Production of chips in the Abu Dhabi plant will begin in 2015, said Advanced Technology Investment Company (ATIC), a part of the Abu Dhabi government's Mubadala Development investment arm, in an e-mailed statement.
Earlier this week GlobalFoundries announced its intention to open a plant in Abu Dhabi in the United Arab Emirates, but had not given a date when it would break ground. The company has said that market demand will determine what types of chips to produce at the plant.
GlobalFoundries is the third largest pure-play chip maker by revenue, and owns factories in the U.S., Germany and Singapore. The company will spend US$5.4 billion this year to expand its factory in New York state, and is looking to pump in billions of additional dollars on other factories to expand manufacturing capacity to meet the growing demand for chips used in computing products such as PCs, tablets and smartphones.
GlobalFoundries began operations in 2009 when Advanced Micro Devices' manufacturing arm was spun off. AMD retains a minority stake in GlobalFoundries.

Given records:
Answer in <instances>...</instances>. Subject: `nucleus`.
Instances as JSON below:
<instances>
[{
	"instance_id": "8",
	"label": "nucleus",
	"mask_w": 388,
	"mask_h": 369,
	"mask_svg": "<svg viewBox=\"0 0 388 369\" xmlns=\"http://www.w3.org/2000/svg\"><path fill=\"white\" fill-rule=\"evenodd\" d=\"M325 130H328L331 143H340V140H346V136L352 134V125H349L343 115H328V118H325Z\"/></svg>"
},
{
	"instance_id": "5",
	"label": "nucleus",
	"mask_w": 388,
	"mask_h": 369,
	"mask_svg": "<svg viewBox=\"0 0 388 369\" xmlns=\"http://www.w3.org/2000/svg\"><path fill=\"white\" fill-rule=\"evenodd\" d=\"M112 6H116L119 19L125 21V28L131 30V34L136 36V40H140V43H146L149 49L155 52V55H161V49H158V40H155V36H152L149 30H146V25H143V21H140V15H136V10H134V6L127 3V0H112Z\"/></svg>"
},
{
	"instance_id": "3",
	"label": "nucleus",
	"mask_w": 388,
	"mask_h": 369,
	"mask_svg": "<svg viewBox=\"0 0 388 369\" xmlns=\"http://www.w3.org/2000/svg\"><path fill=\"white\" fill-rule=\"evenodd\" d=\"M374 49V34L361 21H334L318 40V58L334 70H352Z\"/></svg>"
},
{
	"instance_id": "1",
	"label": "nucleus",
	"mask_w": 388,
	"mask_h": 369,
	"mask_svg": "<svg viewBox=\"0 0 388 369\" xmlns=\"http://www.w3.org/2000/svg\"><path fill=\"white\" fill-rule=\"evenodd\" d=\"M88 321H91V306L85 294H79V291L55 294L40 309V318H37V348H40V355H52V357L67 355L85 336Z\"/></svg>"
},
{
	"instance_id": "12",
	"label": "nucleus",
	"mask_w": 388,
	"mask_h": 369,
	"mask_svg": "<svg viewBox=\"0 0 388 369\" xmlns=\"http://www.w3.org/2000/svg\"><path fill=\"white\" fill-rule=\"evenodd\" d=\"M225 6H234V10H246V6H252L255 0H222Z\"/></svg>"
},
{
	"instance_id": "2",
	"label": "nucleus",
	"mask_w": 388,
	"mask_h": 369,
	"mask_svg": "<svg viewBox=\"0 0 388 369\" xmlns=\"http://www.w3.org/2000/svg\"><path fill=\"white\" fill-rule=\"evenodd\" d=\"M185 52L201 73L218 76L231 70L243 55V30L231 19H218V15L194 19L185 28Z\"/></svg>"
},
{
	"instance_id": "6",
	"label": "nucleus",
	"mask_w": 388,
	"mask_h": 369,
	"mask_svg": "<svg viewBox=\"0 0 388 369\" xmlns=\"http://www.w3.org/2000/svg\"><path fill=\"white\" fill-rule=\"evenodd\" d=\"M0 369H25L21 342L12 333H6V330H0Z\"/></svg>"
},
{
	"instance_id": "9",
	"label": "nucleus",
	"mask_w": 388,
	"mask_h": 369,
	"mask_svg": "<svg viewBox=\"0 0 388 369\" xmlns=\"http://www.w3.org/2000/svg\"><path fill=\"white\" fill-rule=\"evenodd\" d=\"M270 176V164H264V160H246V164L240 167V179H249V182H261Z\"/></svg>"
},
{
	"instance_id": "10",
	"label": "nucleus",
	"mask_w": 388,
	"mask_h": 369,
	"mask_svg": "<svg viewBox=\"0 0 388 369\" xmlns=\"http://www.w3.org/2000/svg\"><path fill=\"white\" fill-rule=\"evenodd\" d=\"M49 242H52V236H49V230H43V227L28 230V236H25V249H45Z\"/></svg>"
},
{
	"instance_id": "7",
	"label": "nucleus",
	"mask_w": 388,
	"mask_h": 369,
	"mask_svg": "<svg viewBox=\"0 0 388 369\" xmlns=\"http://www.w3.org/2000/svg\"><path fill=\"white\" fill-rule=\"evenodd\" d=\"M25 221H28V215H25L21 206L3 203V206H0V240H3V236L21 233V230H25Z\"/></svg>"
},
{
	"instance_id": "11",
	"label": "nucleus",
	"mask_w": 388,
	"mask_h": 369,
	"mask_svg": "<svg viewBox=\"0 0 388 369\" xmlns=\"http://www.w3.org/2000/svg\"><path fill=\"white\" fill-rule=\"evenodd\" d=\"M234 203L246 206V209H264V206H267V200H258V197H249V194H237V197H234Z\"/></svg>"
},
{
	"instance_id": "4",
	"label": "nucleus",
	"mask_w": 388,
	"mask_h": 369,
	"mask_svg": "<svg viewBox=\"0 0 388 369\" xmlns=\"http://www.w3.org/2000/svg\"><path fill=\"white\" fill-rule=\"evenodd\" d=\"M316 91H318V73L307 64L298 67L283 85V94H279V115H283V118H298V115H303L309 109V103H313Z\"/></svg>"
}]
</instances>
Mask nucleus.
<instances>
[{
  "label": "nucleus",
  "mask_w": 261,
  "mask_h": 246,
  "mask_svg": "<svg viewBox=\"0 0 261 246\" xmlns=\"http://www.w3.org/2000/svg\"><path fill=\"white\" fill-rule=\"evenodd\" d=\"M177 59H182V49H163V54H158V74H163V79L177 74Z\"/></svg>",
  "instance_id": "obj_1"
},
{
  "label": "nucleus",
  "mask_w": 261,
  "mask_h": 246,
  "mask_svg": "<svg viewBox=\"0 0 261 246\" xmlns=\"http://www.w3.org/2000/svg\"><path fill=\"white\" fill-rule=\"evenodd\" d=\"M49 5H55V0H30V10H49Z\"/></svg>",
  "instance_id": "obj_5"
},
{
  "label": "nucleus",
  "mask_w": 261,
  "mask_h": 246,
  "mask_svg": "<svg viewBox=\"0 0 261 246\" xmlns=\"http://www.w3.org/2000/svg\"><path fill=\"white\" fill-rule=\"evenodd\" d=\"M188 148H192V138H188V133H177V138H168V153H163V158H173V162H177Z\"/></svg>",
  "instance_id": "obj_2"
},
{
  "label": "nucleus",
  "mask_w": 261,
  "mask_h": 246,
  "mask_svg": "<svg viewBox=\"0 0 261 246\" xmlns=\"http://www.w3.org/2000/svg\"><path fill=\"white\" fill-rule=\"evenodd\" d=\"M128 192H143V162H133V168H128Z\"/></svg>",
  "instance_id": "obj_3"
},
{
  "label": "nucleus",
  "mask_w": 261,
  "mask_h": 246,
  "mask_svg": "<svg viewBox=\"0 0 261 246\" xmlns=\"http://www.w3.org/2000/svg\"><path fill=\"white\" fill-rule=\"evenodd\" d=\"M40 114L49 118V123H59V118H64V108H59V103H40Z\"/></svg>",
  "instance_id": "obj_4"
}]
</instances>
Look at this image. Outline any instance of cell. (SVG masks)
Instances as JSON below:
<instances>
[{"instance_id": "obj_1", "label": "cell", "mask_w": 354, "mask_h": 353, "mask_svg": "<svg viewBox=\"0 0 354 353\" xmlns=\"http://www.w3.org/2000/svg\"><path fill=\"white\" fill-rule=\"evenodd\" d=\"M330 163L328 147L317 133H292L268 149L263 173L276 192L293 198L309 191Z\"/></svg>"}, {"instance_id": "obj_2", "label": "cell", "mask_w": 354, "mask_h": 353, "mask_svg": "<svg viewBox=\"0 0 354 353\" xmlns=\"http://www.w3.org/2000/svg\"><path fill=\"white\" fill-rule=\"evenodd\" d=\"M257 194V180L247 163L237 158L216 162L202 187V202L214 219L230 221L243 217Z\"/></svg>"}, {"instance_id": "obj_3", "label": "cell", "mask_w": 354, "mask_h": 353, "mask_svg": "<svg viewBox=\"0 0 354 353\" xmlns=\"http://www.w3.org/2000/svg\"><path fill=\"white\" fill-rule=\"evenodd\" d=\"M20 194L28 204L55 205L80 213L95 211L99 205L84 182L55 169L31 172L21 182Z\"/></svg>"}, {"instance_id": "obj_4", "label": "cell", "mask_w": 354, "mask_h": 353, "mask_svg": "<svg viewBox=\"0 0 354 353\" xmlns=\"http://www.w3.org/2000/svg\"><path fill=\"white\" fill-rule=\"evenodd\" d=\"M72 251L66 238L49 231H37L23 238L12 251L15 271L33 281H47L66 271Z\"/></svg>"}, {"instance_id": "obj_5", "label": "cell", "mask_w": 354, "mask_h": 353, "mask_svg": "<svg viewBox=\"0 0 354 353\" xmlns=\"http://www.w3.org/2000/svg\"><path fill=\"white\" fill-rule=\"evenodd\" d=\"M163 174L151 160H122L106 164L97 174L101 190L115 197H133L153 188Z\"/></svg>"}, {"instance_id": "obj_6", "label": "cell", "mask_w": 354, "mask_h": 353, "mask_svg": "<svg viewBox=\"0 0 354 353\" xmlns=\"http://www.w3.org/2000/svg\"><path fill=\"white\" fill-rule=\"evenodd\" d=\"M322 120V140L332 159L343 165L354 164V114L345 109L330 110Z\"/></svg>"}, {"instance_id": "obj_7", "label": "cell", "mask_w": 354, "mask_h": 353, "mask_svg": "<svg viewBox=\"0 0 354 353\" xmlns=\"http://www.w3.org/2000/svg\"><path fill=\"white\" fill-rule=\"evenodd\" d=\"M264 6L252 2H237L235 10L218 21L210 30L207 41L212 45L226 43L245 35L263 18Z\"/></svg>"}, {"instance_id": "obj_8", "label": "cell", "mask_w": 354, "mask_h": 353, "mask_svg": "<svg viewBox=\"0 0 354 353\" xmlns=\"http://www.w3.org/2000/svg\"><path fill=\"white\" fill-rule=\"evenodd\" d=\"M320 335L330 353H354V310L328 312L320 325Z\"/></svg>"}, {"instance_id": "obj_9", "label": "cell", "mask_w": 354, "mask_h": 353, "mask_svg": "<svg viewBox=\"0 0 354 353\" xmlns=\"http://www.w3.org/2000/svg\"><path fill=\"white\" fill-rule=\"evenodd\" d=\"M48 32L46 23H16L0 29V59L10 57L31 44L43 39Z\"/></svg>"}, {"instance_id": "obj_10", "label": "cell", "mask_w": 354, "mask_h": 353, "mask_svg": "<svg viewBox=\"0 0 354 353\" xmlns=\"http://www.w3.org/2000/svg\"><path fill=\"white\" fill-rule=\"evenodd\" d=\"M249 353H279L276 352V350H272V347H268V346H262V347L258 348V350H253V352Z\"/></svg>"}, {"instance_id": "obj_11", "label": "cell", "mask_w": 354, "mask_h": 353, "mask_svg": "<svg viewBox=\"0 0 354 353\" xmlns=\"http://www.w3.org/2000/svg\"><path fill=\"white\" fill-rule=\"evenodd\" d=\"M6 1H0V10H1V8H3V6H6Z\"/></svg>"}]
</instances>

Work to complete:
**1.** In the GlobalFoundries article, how much will the company spend this year to expand its factory in New York state?
**2.** Continue the GlobalFoundries article from where it stops.

Answers below:
**1.** US$5.4 billion.

**2.**
Speculation about a fab in Abu Dhabi began in late 2007 when Mubadala bought an 8.1 percent stake in AMD for $622 million.
In 2009, GlobalFoundries acquired Singaporean contract chip maker Chartered Semiconductor, which previously was the third-largest contract chip-maker in the world behind Taiwan Semiconductor Manufacturing Co. (TSMC) and United Microelectronics (UMC).
The Abu Dhabi factory could make GlobalFoundries a big technology player in the Middle East and establish the United Arab Emirates as a technology hub. Intel already is a powerhouse in the region and operates a fab in Israel.